Вторую неделю Роман Федорович вел свой отряд на запад. За это время дважды нагоняли их партизаны Щетинкина и дважды теряли снова. Отряд тек по степи, как вода по горному склону, — обходя камни, разделяясь на множество ручейков, а в ложбинах опять сливаясь в едином русле. Попадались на пути еще улусы. Смертельно рискуя, входил в них Роман Федорович, наскоро демонстрировал могущество Саган-Убугуна, чтобы весть о его любимице быстрее облетела степь, и вновь мчался дальше. У него отросла мягкая светлая борода. На почерневшем лице она выглядела ненастоящей, сделанной из пакли. У Цырен-Доржи запали виски, очки сваливались. От постоянной тряски болела печень, желудок не принимал пищу. Во сне к нему являлся сиамский принц, они разговаривали по-французски, вспоминали Петербург. Просыпаясь, Цырен-Доржи долго не мог разлепить воспаленные от песка веки. Всадники сидели в седлах как пьяные. Кони отощали: когда в последний раз с боем уходили от Щетинкина, их невозможно было перевести в галоп. Иногда Цырен-Доржи казалось, что они уже вступили в область невидимого и теперь можно не торопиться. На привалах чахары сговаривались убежать, шептались между собой. Двое убежали, а третьего, который пытался их задержать, Роман Федорович, не разобравшись, зарубил саблей. Август перевалил за середину, но они уже потеряли счет дням. Траву в степи подернуло осенней желтизной. Желтые просверки заслонили в глазах Романа Федоровича всю зелень. Всякий раз, приближаясь к нему, Жоргал слышал тяжкий запах зла, дух смерти, и тогда от тоски и бессильной ненависти, как от ледяной воды, начинали ныть зубы. А Роман Федорович был с ним ласков, сулился подарить китайский халат, женить на ханской дочери, если Жоргал после поедет по улусам, рассказывая всем про любовь Саган-Убугуна и сплющенные пули.
От чахаров Жоргал держался в стороне. Ел вместе с двумя близнецами, которые пристали к отряду в первом от Хара-Шулуна улусе, пораженные неуязвимостью русского генерала в бурятском дээле.
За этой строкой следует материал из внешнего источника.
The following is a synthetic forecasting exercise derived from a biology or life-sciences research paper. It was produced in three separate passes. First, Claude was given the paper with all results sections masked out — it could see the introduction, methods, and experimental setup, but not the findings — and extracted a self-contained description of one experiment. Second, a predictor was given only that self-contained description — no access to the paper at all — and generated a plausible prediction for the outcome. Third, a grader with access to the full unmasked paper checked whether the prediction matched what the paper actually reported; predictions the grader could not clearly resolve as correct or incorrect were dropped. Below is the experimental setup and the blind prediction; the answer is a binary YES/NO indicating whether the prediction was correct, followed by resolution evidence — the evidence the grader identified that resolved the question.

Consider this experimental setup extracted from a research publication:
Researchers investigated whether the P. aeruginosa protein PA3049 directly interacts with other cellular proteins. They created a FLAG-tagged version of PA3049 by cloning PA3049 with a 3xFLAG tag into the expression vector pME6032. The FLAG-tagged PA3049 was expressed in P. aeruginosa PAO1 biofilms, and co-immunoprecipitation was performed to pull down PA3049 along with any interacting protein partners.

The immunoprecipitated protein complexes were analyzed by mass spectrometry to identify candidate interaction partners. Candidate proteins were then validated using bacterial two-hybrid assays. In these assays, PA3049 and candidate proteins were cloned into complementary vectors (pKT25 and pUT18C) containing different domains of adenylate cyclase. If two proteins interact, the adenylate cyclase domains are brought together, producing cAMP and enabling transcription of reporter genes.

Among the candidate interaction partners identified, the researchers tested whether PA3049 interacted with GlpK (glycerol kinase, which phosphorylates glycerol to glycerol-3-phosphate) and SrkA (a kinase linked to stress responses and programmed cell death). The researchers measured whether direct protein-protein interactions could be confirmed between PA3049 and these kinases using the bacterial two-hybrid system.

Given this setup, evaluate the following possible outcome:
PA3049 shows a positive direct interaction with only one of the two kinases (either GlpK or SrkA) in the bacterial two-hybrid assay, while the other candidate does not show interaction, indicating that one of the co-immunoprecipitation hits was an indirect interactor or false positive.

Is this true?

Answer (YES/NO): NO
Внезапно повернули на север. Прибившиеся ночью казаки сообщили: след его взял 35-й кавполк. Нужно было менять направление, петлять, сбивать с толку. Чахары говорили, будто вернее всего бросить за собой отрубленные уши врага — они заметут след. Но пленных не было, уши резать некому. Унгерн решил дневать в сопках. Поели, не разводя огней, выставили дозоры и легли спать. Жоргала назначили караульным. Он сидел под сосной, вглядывался в залитую солнцем степь, надеясь увидеть вдали чужих всадников и боясь этого.
На сосне истошно трещала сорока, лесная вестовщица. Подошел Дыбов, поднял голову.
— Место указывает, гадина! Снял бы я ее, да стрелять не хочется. Здесь далеко слыхать… А ну пошла!
Он пустил в сороку камнем, но та не испугалась, продолжала верещать, прыгая с ветки на ветку.
— Нельзя в нее стрелять, — сказал Жоргал. — Это чья-то душа.
Дыбов удивился:
— Чья же?
— Того, кто спит. Убьешь ее, он не проснется.
— Ох и дикари! — помотал головой Дыбов. — На кой черт генерал с вами связался!
А Жоргал подумал, что, значит, не он один в отряде желает гибели Унгерну, если отлетела чья-то душа и кричит на дереве, призывая красных.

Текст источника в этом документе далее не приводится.